Houses are homes, not investments

Goldsmith Street in Norwich

Britain's housing crisis is existential. Developers drip-feed builds to keep prices high while sitting on land. It's time for the biggest council build ever.

Britain is facing an existential housing crisis, akin to that faced at the end of the second world war. Labour has made a start, but must move faster, think bigger and take on the vested interests of developers, landowners and landlords.

We must abandon the cautious incrementalism that often characterises housing policy.

We cannot rely on private sector solutions. The industry is drip-feeding new builds into the market to keep prices high, while the big commercial house builders sit on thousands of acres of land with planning permission for years.

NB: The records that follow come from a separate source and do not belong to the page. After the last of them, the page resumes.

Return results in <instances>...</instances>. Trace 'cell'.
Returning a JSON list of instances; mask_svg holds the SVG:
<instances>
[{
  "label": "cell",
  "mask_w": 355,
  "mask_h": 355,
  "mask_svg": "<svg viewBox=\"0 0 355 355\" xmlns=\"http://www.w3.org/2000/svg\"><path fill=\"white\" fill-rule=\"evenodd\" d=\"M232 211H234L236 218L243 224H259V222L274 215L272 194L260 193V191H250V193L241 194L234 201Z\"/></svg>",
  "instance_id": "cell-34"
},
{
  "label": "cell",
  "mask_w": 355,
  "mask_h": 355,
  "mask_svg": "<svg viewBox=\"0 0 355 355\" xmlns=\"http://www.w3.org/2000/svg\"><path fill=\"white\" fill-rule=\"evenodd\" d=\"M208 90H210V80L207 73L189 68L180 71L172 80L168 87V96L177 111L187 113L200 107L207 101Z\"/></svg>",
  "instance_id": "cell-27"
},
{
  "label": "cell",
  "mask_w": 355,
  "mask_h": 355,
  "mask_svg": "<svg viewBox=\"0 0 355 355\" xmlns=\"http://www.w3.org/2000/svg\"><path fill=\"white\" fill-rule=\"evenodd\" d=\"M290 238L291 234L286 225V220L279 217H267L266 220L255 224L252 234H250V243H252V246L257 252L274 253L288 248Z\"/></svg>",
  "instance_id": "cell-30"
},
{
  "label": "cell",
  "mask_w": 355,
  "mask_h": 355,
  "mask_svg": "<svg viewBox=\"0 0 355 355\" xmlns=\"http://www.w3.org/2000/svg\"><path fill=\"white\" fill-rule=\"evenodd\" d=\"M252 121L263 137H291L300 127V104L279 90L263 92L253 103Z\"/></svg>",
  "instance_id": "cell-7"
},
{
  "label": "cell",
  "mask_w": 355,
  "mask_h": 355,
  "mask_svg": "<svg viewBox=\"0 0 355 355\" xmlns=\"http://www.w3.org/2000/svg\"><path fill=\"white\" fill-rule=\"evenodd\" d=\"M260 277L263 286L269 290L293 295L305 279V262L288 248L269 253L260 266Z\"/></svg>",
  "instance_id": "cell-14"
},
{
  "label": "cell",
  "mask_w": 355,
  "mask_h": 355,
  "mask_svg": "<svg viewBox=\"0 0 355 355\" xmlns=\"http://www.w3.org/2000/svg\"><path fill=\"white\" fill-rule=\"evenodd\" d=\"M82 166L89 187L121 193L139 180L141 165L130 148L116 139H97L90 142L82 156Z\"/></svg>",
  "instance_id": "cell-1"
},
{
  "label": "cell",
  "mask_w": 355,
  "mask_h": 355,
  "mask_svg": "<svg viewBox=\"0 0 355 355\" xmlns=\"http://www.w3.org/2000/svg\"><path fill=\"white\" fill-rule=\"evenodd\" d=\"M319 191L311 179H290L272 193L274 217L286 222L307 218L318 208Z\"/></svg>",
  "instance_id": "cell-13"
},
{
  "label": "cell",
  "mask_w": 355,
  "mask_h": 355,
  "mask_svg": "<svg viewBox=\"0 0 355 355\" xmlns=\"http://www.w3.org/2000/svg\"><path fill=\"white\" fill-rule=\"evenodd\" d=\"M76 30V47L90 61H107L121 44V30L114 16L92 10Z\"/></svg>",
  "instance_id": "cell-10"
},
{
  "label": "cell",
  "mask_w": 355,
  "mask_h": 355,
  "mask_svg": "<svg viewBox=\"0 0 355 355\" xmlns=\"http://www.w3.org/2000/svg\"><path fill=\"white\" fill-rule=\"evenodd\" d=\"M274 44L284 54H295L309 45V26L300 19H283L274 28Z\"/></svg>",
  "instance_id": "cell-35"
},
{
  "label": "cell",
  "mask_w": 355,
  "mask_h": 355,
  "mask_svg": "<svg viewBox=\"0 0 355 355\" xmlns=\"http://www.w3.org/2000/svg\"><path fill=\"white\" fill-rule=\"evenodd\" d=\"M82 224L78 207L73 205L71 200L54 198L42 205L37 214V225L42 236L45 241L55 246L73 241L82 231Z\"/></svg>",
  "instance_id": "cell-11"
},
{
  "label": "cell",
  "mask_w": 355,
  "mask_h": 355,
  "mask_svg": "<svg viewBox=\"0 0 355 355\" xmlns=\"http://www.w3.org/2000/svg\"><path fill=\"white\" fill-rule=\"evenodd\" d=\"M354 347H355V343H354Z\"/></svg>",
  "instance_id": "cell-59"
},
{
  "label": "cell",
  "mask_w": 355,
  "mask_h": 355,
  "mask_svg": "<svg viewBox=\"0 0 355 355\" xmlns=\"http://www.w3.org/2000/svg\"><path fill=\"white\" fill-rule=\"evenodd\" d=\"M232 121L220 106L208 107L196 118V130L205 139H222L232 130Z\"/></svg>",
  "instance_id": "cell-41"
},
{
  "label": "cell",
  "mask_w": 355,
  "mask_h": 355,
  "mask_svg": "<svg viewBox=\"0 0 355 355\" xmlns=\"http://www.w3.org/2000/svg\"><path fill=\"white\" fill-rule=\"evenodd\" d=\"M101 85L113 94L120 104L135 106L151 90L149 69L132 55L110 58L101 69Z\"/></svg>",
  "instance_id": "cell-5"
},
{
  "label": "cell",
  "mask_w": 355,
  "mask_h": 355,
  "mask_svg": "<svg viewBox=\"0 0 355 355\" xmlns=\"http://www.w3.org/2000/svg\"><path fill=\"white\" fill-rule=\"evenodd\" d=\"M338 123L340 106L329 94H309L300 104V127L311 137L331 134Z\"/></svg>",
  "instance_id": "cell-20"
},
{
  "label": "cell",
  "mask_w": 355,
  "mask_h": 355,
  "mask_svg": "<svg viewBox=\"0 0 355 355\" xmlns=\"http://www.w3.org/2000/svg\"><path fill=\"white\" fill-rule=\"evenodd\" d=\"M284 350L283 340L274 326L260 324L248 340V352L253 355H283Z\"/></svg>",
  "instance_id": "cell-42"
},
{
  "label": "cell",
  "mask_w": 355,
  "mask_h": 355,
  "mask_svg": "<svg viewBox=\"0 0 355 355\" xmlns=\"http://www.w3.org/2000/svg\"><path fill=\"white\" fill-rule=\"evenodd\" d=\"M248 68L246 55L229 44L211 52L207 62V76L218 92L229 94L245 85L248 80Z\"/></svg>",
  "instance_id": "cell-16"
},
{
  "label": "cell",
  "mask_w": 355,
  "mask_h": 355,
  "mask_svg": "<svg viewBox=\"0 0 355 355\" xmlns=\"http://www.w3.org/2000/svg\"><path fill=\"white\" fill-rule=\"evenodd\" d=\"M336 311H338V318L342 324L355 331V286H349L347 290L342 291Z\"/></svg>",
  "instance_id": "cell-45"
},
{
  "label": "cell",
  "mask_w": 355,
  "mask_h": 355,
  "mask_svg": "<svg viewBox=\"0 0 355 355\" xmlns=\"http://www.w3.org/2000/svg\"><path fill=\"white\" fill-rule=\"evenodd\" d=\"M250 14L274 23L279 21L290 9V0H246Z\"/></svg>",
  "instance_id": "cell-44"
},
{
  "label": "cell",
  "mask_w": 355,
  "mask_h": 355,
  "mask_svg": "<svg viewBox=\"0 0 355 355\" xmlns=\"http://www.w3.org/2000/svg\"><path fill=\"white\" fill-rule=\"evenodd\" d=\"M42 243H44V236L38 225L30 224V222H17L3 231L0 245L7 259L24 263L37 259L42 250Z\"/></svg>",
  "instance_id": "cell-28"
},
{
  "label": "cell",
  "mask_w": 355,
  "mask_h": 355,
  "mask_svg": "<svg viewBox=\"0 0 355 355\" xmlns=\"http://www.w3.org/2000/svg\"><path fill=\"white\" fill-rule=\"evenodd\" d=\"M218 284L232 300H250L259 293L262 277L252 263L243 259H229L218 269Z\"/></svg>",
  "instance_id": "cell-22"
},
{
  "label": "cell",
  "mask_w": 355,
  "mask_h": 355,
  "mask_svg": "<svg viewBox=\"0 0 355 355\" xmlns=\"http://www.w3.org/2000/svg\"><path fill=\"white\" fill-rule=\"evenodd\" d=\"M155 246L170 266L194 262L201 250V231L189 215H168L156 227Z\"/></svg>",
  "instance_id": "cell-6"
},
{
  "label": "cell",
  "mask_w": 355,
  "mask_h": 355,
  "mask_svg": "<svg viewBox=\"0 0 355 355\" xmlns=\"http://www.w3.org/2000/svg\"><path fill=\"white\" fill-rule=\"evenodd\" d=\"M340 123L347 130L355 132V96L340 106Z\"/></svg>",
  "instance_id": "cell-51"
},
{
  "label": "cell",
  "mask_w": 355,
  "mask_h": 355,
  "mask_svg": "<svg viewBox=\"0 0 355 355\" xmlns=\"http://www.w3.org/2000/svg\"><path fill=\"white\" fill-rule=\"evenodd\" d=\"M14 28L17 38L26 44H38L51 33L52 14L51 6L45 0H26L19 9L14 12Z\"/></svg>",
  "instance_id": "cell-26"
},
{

This is not progressive housing policy – it's extortion. The government should pass legislation specifying time limits on permissions – with massive tax penalties for those who drag their feet. In extremis, local councils should be given powers to take the land into public ownership and enable housing associations, local authorities and smaller builders to actually build those homes.

Labour should lead the biggest ever programme of council house building. Social housing is one of the most effective ways to reduce housing benefit costs and create stable communities. Building more houses isn't a cost – it's a saving.

New developments should be exciting, visionary, with green spaces, schools and health centres.

Around Stroud, I am very aware of the distortion to the housing market of the explosion of year-round Airbnb lets. Councils should be able to cap these where homes are needed.

Tax rules should actively discourage land speculation rather than reward it. And councils need stronger compulsory purchase powers. Houses are homes first, investment opportunities second.